* [Task to carry out] Recast the records below as a JSON list of strings, with one string per line and blank lines left out. Cover only the lines from the start of the records up to and including the line with "1238 millimetres".

Scene-based reasoning records:
>> start

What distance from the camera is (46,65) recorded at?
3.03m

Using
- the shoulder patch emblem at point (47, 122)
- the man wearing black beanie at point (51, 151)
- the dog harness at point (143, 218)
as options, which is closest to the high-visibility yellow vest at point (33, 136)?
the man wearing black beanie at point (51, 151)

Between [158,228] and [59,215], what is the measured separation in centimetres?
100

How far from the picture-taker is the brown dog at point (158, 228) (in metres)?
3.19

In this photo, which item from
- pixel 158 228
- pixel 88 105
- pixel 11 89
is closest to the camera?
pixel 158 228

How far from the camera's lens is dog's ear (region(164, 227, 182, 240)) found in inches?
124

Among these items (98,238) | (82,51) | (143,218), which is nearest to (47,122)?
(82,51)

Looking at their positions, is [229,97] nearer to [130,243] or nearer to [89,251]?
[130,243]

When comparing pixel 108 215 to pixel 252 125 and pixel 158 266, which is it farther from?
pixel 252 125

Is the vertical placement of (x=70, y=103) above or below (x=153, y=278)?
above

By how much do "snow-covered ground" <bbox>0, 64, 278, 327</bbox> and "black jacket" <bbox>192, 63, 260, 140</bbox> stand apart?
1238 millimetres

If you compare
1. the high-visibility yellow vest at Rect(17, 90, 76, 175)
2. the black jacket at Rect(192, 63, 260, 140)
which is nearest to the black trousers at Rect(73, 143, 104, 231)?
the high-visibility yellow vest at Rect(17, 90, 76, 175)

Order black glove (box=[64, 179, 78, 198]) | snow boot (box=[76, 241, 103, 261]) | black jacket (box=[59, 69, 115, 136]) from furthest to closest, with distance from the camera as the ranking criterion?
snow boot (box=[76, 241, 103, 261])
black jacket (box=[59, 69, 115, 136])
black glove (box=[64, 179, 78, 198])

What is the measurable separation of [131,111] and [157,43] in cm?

>> end

* [Answer for the task]
[
  "What distance from the camera is (46,65) recorded at?",
  "3.03m",
  "Using",
  "- the shoulder patch emblem at point (47, 122)",
  "- the man wearing black beanie at point (51, 151)",
  "- the dog harness at point (143, 218)",
  "as options, which is closest to the high-visibility yellow vest at point (33, 136)?",
  "the man wearing black beanie at point (51, 151)",
  "Between [158,228] and [59,215], what is the measured separation in centimetres?",
  "100",
  "How far from the picture-taker is the brown dog at point (158, 228) (in metres)?",
  "3.19",
  "In this photo, which item from",
  "- pixel 158 228",
  "- pixel 88 105",
  "- pixel 11 89",
  "is closest to the camera?",
  "pixel 158 228",
  "How far from the camera's lens is dog's ear (region(164, 227, 182, 240)) found in inches?",
  "124",
  "Among these items (98,238) | (82,51) | (143,218), which is nearest to (47,122)?",
  "(82,51)",
  "Looking at their positions, is [229,97] nearer to [130,243] or nearer to [89,251]?",
  "[130,243]",
  "When comparing pixel 108 215 to pixel 252 125 and pixel 158 266, which is it farther from?",
  "pixel 252 125",
  "Is the vertical placement of (x=70, y=103) above or below (x=153, y=278)?",
  "above",
  "By how much do \"snow-covered ground\" <bbox>0, 64, 278, 327</bbox> and \"black jacket\" <bbox>192, 63, 260, 140</bbox> stand apart?",
  "1238 millimetres"
]